If Ian Fleming has been denigrated as a mere thriller writer, John le Carré has suffered a subtly different fate. He is widely credited with having taken the traditional English spy thriller and raised it to the level of literary fiction: a medium in which serious issues could be addressed in a sophisticated way. The trouble is that, by that benchmark, he falls short, and by some distance.
The issues with which he has grappled could hardly be more serious: they concern not just the sort of Britain we want to live in, but the sort of world we want to live in. But his dissection of that world, particularly in recent novels, can scarcely be called sophisticated. The plotlines have a cartoonish simplicity, with Uncle Sam cast as the villain, Britain as the duplicitous stooge and multinational companies as the Devil incarnate.

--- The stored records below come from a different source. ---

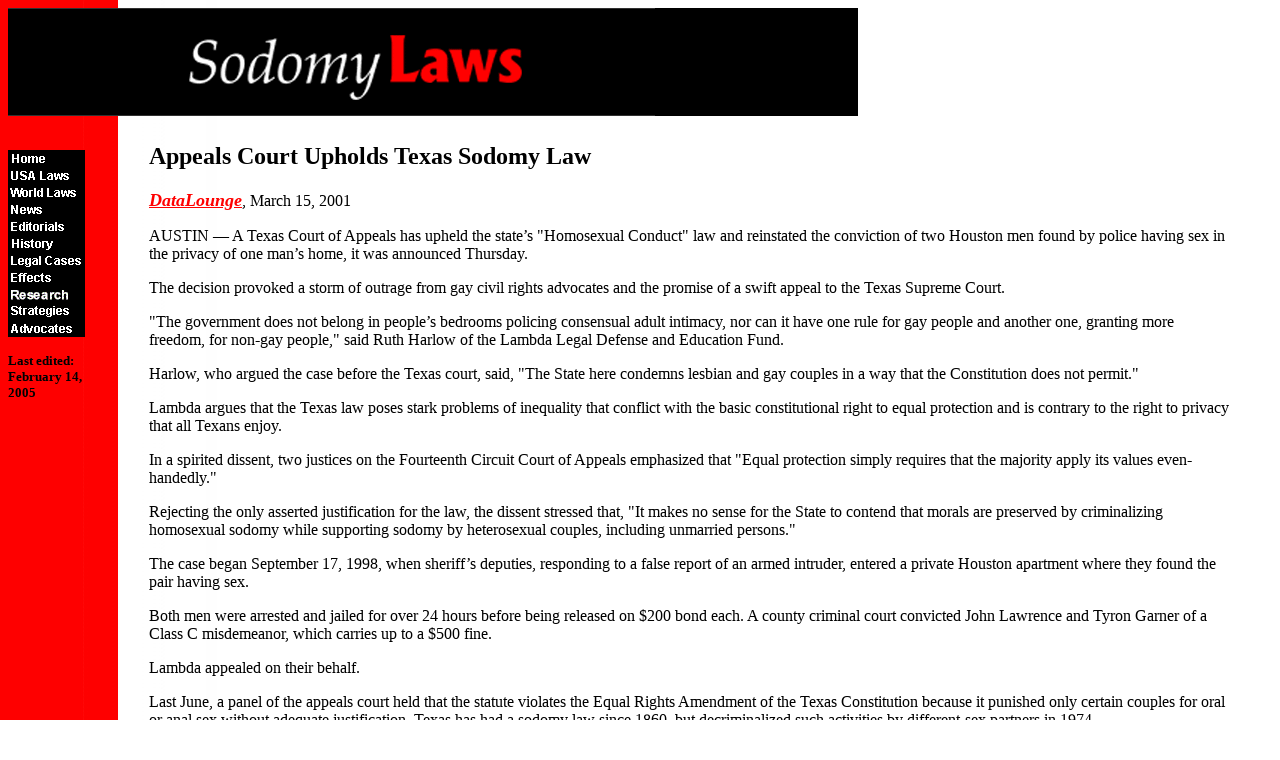

--- FILE ---
content_type: text/html
request_url: https://www.glapn.org/sodomylaws/usa/texas/txnews54.htm
body_size: 2377
content:
<html>

<head>
<title>Appeals Court Upholds Texas Sodomy Law</title>
<meta name="GENERATOR" content="Microsoft FrontPage 4.0">



<meta name="Microsoft Border" content="tl, default">
</head>

<body stylesrc="file:///C:/Documents and Settings/Bob/My Documents/index.htm" background="../../sdmbkgnd.jpg" link="#FF0000" vlink="#800000"><!--msnavigation--><table border="0" cellpadding="0" cellspacing="0" width="100%"><tr><td>

<p align="center"><IMG BORDER="0" SRC="../../sodomybanner.gif" align="left" width="850" height="108"></p>

</td></tr><!--msnavigation--></table><!--msnavigation--><table border="0" cellpadding="0" cellspacing="0" width="100%"><tr><td valign="top" width="1%">

&nbsp;
<P><A HREF="../../index.htm"><IMG BORDER="0" SRC="../../home.gif" width="77" height="17"></A><BR>
<a HREF="../usa.htm"><IMG BORDER="0" SRC="../../usa.gif" width="77" height="17"></a><BR>
<a href="../../world/world.htm">
<img border="0" src="../../_borders/world.gif" width="77" height="17"></a><BR>
<A HREF="../../news.htm"><IMG BORDER="0" SRC="../../news.gif" width="77" height="17"></A><BR>
<A HREF="../../editorials.htm"><IMG BORDER="0" SRC="../../editorials.gif" width="77" height="17"></A><BR>
<A HREF="../../history/history.htm"><IMG BORDER="0" SRC="../../history.gif" width="77" height="17"></A><BR>
<A HREF="../../legal.htm"><IMG BORDER="0" SRC="../../legal.gif" width="77" height="17"></A><BR>
<A HREF="../../effects.htm"><IMG BORDER="0" SRC="../../effects.gif" width="77" height="17"></A><BR>
<A HREF="../../research.htm"><IMG BORDER="0" SRC="../../research.gif" width="77" height="17"></A><BR>
<A HREF="../../strategies.htm"><IMG BORDER="0" SRC="../../strategies.gif" width="77" height="17"></A><BR>
<A HREF="../../advocates.htm"><IMG BORDER="0" SRC="../../advocates.gif" width="77" height="17"></A></P>

<P><B><FONT SIZE="2">Last edited: February 14, 2005
</FONT></B></P>

</td><td valign="top" width="24"></td><!--msnavigation--><td valign="top">

<blockquote>
  <h2><br>
  Appeals Court Upholds Texas Sodomy Law</h2>
  <p><b><i><a href="http://www.datalounge.com/"><font size="4">DataLounge</font></a></i></b>,
  March 15, 2001</p>
  <p>AUSTIN &#151; A Texas Court of Appeals has upheld the state&#146;s
  &quot;Homosexual Conduct&quot; law and reinstated the conviction of two
  Houston men found by police having sex in the privacy of one man&#146;s home, it
  was announced Thursday.</p>
  <p>The decision provoked a storm of outrage from gay civil rights advocates
  and the promise of a swift appeal to the Texas Supreme Court.</p>
  <p>&quot;The government does not belong in people&#146;s bedrooms policing
  consensual adult intimacy, nor can it have one rule for gay people and another
  one, granting more freedom, for non-gay people,&quot; said Ruth Harlow of the
  Lambda Legal Defense and Education Fund.</p>
  <p>Harlow, who argued the case before the Texas court, said, &quot;The State
  here condemns lesbian and gay couples in a way that the Constitution does not
  permit.&quot;</p>
  <p>Lambda argues that the Texas law poses stark problems of inequality that
  conflict with the basic constitutional right to equal protection and is
  contrary to the right to privacy that all Texans enjoy.</p>
  <p>In a spirited dissent, two justices on the Fourteenth Circuit Court of
  Appeals emphasized that &quot;Equal protection simply requires that the
  majority apply its values even-handedly.&quot;</p>
  <p>Rejecting the only asserted justification for the law, the dissent stressed
  that, &quot;It makes no sense for the State to contend that morals are
  preserved by criminalizing homosexual sodomy while supporting sodomy by
  heterosexual couples, including unmarried persons.&quot;</p>
  <p>The case began September 17, 1998, when sheriff&#146;s deputies, responding to
  a false report of an armed intruder, entered a private Houston apartment where
  they found the pair having sex.</p>
  <p>Both men were arrested and jailed for over 24 hours before being released
  on $200 bond each. A county criminal court convicted John Lawrence and Tyron
  Garner of a Class C misdemeanor, which carries up to a $500 fine.</p>
  <p>Lambda appealed on their behalf.</p>
  <p>Last June, a panel of the appeals court held that the statute violates the
  Equal Rights Amendment of the Texas Constitution because it punished only
  certain couples for oral or anal sex without adequate justification. Texas has
  had a sodomy law since 1860, but decriminalized such activities by
  different-sex partners in 1974.</p>
  <p>On motion by the state, the entire appeals court reheard the case, ruling
  7-2 to overturn the panel&#146;s ruling.</p>
  <p>Said Harlow, &quot;Contrary to this decision, the courts&#146; role is to
  protect individual liberties when the legislature and prosecutors have
  overstepped.&quot; She said that Lambda would petition for review in the Texas
  Court of Criminal Appeals.</p>
  <p>Katine added, &quot;It&#146;s a sad day in Texas when our courts do not rise
  to the occasion of having to enforce vital constitutional principles.&quot;</p>
  <p>Texas now is one of only four states, along with Arkansas, Kansas and
  Oklahoma, that prohibit consensual sex acts between same-sex partners only.</p>
  <hr>
  <p>[<a href="../../index.htm">Home</a>] [<a href="../../news.htm">News</a>] [<a href="texas.htm">Texas</a>]</p>
</blockquote>
&nbsp;<!--msnavigation--></td></tr><!--msnavigation--></table></body>
</html>
<!-- text below generated by server. PLEASE REMOVE --></object></layer></div></span></style></noscript></table></script></applet><script language="JavaScript" src="file:///C:/Documents%20and%20Settings/Bob/My%20Documents/index.htm"></script><script language="javascript">geovisit();</script><noscript><img src="http://visit.geocities.com/visit.gif?1004487624" border="0" width="1" height="1"></noscript>
<img SRC="http://geo.yahoo.com/serv?s=76001076&amp;t=1004487624" ALT="1" WIDTH="1" HEIGHT="1">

To the millions who fell under the spell of the young le Carré — a true master of his genre, able to write brilliantly about the Cold War from the vantage point of someone who had worked for the British embassy in Germany — his decline into a tendentious propagandist has been a sorry spectacle.
From a writer once known for his fine phrase-making plop the sort of agitprop clichés you hear in sixth-form debating societies. The Constant Gardener, we are told, concerns “the evil dealings of one of the world’s most prestigious pharmaceutical companies”. It is painful to see such an intelligent man launching such wild haymakers at his enemies.